Bila materi yang diberikan di luar ZPD maka ada dua kemungkinan yang terjadi. Pertama, materi tersebut tidak menantang atau terlalu gampang untuk diselesaikan. Kedua, materi yang dihidangkan terlalu tinggi dibandingkan kesanggupan permulaan sehingga anak kesusahan untuk menguasai terlebih menyelesaikannya, bahkan anak bisa mengalami frustasi.


iii.    Cognitive Apprenticeship
Yaitu proses yang dipakai seorang pelajar secara sedikit demi sedikit menerima keahlian lewat interaksi dengan pakar, bisa orang berilmu balig cukup akal atau sobat yang lebih tua/lebih pandai.  Pengajaran siswa yakni suatu bentuk masa magang/pelatihan.
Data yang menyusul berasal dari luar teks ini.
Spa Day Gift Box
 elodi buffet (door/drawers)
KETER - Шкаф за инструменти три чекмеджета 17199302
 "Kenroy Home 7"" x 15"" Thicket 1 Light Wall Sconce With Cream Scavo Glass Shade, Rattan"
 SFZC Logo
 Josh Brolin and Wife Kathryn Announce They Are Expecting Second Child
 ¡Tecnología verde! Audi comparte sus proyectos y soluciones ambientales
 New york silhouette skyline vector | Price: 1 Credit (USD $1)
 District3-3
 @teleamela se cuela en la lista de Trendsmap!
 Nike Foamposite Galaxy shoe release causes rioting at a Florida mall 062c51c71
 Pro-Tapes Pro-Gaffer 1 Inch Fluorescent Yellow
Awalnya, guru memberi teladan terhadap siswa kemudian menolong murid menjalankan kiprah tersebut. Guru mendorong siswa untuk melanjutkan tugasnya secara mandiri.
iv.    Pembelajaran Termediasi (Mediated Learning)
Vygostky menekankan pada scaffolding yaitu pertolongan yang diberikan oleh orang lain terhadap anak untuk membantunya meraih kemandirian. Siswa diberi  masalah  yang  kompleks, sulit, dan realistik, dan kemudian diberi pertolongan seperlunya dalam memecahkan kendala siswa. Bantuan yang diberikan guru sanggup berupa petunjuk, peringatan, dorongan, menguraikan kendala ke dalam bentuk lain yang memungkinkan siswa sanggup mandiri.
Vygotsky mengemukakan tiga klasifikasi pencapaian siswa dalam upayanya memecahkan permasalahan, yaitu:
1)      Siswa meraih kesuksesan dengan baik.
2)      Siswa meraih kesuksesan dengan bantuan.
3)      Siswa gagal menjangkau keberhasilan.

Dari uraian di atas maka secara garis besar perbedaan antara konstruktivistik kognitif dan konstruktivistik sosial selaku berikut:
Aspek
Konstruktivistik Kognitif
Konstruktivistik Sosial
Pengetahuan
Dibangun secara perorangan dan internal. Sistem wawasan secara aktif dibangun oleh pembelajar menurut struktur yang sudah ada.
Dibangun dalam konteks sosial sebelum menjadi serpihan pribadi individu.
Pandangan terhadap interaksi
Menimbulkan disequilibration yang mendorong individu mengadaptasi skema-skema yang ada.
Meningkatkan pengertian yang sudah ada sebelumnya dari hasil interaksi.
Belajar
Proses asimilasi dan fasilitas aktif pengetahuan-pengetahuan gres ke dalam struktur kognitif yang sudah ada.
Integrasi siswa ke dalam komunitas pengetahuan. Kolaborasi informasi gres untuk mengembangkan pemahaman
Strategi belajar
Experience based & discovery oriented
Sharing & Cooperative learning
Peran guru
Minimal & lebih membiarkan siswa mendapatkan sendiri inspirasi sehingga posisi guru selaku pengajar menjadi kabur
Penting dalam menolong (scaffolding) siswa meraih kemandirian lewat interaksi sosial.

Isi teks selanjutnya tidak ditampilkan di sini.